» **STATED GOAL**
Rewrite the rows starting with the line that contains "Is (x=240, y=814)" and going on through the line that contains "46.2 metres", swapping "closer" for "nearer" and leaving everything else unchanged.

(Items from a data source)
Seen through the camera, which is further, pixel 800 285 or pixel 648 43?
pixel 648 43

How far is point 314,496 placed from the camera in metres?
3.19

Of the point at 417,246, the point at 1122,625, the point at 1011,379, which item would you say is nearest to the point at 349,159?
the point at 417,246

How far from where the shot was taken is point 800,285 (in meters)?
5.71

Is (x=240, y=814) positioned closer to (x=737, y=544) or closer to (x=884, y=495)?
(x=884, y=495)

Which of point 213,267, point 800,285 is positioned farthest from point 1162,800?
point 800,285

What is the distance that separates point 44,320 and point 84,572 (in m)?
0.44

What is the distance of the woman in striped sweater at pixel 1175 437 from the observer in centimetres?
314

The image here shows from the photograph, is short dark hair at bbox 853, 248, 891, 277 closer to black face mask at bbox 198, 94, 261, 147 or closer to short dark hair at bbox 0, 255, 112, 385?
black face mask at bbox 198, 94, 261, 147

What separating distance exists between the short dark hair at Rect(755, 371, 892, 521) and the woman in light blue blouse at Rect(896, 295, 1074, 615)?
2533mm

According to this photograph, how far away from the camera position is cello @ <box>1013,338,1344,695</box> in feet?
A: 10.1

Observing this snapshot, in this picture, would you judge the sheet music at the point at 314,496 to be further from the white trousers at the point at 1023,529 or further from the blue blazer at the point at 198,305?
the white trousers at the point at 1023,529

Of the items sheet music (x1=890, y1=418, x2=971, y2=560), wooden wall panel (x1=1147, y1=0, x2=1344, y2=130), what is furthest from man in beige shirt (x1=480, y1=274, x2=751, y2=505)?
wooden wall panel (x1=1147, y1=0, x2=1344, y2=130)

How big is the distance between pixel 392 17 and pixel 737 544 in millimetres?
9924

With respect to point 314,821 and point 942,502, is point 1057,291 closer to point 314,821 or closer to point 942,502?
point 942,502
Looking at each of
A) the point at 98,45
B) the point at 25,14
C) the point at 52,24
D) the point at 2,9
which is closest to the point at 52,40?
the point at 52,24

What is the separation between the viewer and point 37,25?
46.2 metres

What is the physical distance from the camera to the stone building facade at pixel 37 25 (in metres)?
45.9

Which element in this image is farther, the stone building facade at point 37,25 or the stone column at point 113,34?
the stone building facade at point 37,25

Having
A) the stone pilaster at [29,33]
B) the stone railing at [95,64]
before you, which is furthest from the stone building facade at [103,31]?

» **TASK RESULT**
Is (x=240, y=814) positioned nearer to (x=737, y=544) or nearer to (x=884, y=495)?
(x=884, y=495)

Which of point 213,267, point 800,285 is positioned farthest from point 1162,800?
point 800,285

What is the distance that separates point 44,320 and point 84,572 (in m)?
0.44

What is the distance of the woman in striped sweater at pixel 1175 437 from the observer in centimetres?
314

The image here shows from the photograph, is short dark hair at bbox 853, 248, 891, 277 nearer to black face mask at bbox 198, 94, 261, 147 or nearer to short dark hair at bbox 0, 255, 112, 385?
black face mask at bbox 198, 94, 261, 147

What separating distance exists between the short dark hair at Rect(755, 371, 892, 521) and the woman in light blue blouse at Rect(896, 295, 1074, 615)?
2533mm

According to this photograph, how far away from the camera position is cello @ <box>1013,338,1344,695</box> in feet?
A: 10.1

Observing this snapshot, in this picture, would you judge the sheet music at the point at 314,496 to be further from the white trousers at the point at 1023,529 or further from the blue blazer at the point at 198,305?
the white trousers at the point at 1023,529

Of the items sheet music (x1=890, y1=418, x2=971, y2=560), wooden wall panel (x1=1147, y1=0, x2=1344, y2=130), what is furthest from man in beige shirt (x1=480, y1=274, x2=751, y2=505)?
wooden wall panel (x1=1147, y1=0, x2=1344, y2=130)

How big is the distance between pixel 392 17 and pixel 737 544 in millimetres?
9924

With respect to point 314,821 and point 942,502, is point 1057,291 nearer to point 314,821 or nearer to point 942,502?
point 942,502
Looking at each of
A) the point at 98,45
B) the point at 25,14
C) the point at 52,24
D) the point at 2,9
which is closest to the point at 52,40?
the point at 52,24

What is the separation between the viewer and point 37,25?
46.2 metres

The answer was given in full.